> DIRECTIONS FOR THIS TASK
Repeat each entry as written, dropping any picture you find.

Spatial relation data:
————————

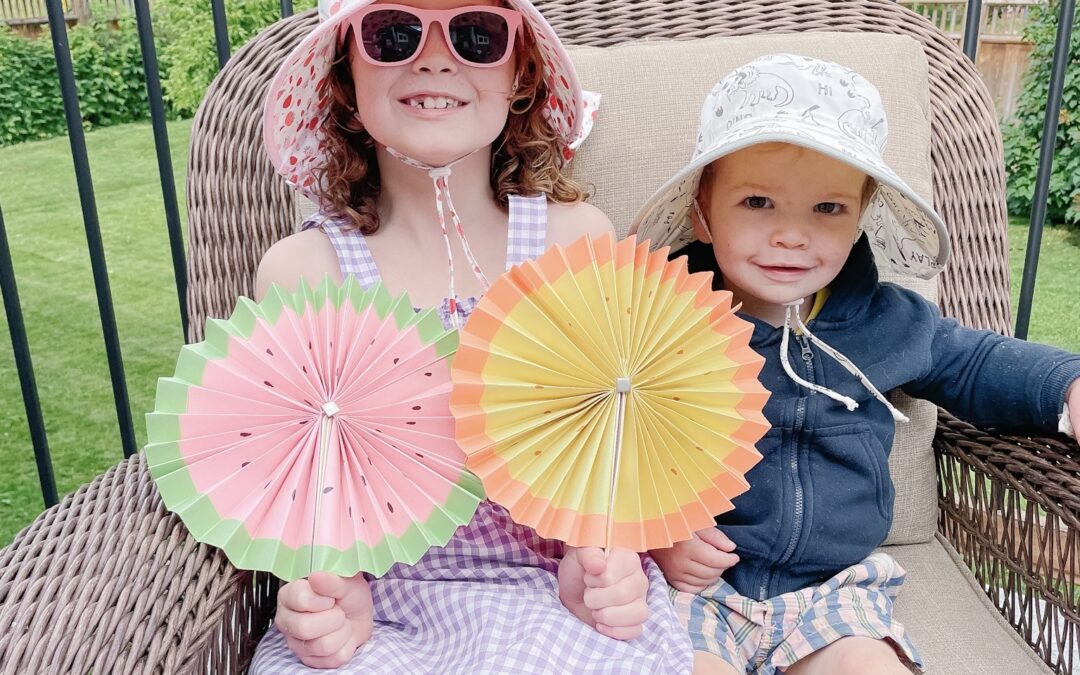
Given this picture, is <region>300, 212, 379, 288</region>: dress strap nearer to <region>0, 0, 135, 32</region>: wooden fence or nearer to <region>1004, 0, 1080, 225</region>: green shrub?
<region>1004, 0, 1080, 225</region>: green shrub

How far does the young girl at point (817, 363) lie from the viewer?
1274mm

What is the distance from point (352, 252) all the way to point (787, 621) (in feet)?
2.83

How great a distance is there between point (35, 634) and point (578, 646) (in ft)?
1.99

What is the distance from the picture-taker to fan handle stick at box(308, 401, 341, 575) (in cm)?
111

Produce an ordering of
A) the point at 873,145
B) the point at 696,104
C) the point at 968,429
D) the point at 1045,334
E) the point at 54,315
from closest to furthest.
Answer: the point at 873,145 → the point at 968,429 → the point at 696,104 → the point at 1045,334 → the point at 54,315

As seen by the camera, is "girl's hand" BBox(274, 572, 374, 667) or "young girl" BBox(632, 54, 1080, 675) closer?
"girl's hand" BBox(274, 572, 374, 667)

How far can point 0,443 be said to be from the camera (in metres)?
3.78

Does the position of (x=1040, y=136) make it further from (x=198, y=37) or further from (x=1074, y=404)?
(x=198, y=37)

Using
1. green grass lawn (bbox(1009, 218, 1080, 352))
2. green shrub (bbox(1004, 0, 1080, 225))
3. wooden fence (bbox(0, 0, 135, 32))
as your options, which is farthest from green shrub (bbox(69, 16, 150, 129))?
green grass lawn (bbox(1009, 218, 1080, 352))

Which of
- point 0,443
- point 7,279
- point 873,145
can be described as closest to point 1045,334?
point 873,145

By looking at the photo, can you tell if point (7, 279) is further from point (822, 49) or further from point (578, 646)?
point (822, 49)

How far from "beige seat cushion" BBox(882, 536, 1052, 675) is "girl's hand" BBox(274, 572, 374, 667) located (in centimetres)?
83

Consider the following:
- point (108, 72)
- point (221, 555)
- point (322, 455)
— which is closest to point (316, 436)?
point (322, 455)

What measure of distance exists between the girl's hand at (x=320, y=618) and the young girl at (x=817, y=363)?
48cm
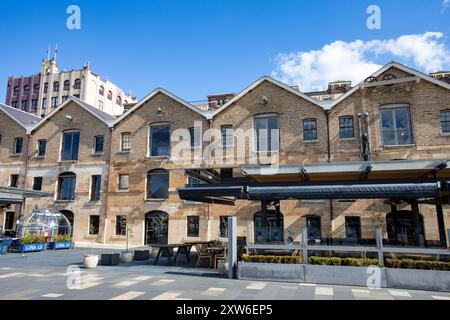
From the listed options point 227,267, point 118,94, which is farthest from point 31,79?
point 227,267

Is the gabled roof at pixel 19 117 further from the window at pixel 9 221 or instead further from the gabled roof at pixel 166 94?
the gabled roof at pixel 166 94

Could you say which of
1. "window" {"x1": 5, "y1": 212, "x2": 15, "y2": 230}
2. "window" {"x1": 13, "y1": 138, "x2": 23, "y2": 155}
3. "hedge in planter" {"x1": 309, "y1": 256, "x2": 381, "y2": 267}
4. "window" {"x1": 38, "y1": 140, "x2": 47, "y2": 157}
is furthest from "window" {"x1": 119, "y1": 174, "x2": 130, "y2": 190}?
"hedge in planter" {"x1": 309, "y1": 256, "x2": 381, "y2": 267}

————————

> THE COMPLETED TASK
Given this picture, is <region>300, 212, 379, 288</region>: dress strap nearer to <region>0, 0, 135, 32</region>: wooden fence or nearer to <region>1004, 0, 1080, 225</region>: green shrub?
<region>1004, 0, 1080, 225</region>: green shrub

How far does the young girl at point (817, 363) lie from the viewer?
1274mm

What is the distance from point (352, 252) all the way to point (787, 621) (in feet)?
2.83

How great a distance is there between point (35, 634) and point (578, 646) (in ft)?
1.99

What is the distance from the picture-taker to fan handle stick at box(308, 401, 341, 575) (in cm)?
111

Produce an ordering of
A) the point at 873,145
B) the point at 696,104
C) the point at 968,429
D) the point at 1045,334
E) the point at 54,315
from closest to furthest.
Answer: the point at 873,145 → the point at 968,429 → the point at 696,104 → the point at 1045,334 → the point at 54,315

As seen by the camera, is "girl's hand" BBox(274, 572, 374, 667) or "young girl" BBox(632, 54, 1080, 675) closer?
"girl's hand" BBox(274, 572, 374, 667)

How far can point 0,443 be said to be from the camera (in metres)?
3.78

Does the position of (x=1040, y=136) make it further from (x=198, y=37) or further from (x=1074, y=404)?
(x=198, y=37)

Using
1. green grass lawn (bbox(1009, 218, 1080, 352))
2. green shrub (bbox(1004, 0, 1080, 225))
3. wooden fence (bbox(0, 0, 135, 32))
as your options, which is farthest from green shrub (bbox(69, 16, 150, 129))?
green grass lawn (bbox(1009, 218, 1080, 352))

Which of
- point 0,443
- point 7,279
- point 873,145
can be described as closest to point 1045,334?
point 873,145

By looking at the photo, can you tell if point (7, 279) is further from point (822, 49) or further from point (578, 646)?
point (822, 49)

How far from "beige seat cushion" BBox(882, 536, 1052, 675) is "girl's hand" BBox(274, 572, 374, 667) located (in centimetres)?
83

Consider the following:
- point (108, 72)
- point (221, 555)
- point (322, 455)
— which is closest to point (316, 436)?
point (322, 455)

What measure of distance exists between the girl's hand at (x=320, y=618) and the young girl at (x=817, y=363)?
48cm
From the listed options point 227,267, point 118,94, which is farthest from point 31,79?
point 227,267

Is the gabled roof at pixel 19 117 further from the window at pixel 9 221 or instead further from the gabled roof at pixel 166 94?
the gabled roof at pixel 166 94

Could you say which of
1. "window" {"x1": 5, "y1": 212, "x2": 15, "y2": 230}
2. "window" {"x1": 13, "y1": 138, "x2": 23, "y2": 155}
3. "hedge in planter" {"x1": 309, "y1": 256, "x2": 381, "y2": 267}
4. "window" {"x1": 38, "y1": 140, "x2": 47, "y2": 157}
is furthest from "window" {"x1": 119, "y1": 174, "x2": 130, "y2": 190}?
"hedge in planter" {"x1": 309, "y1": 256, "x2": 381, "y2": 267}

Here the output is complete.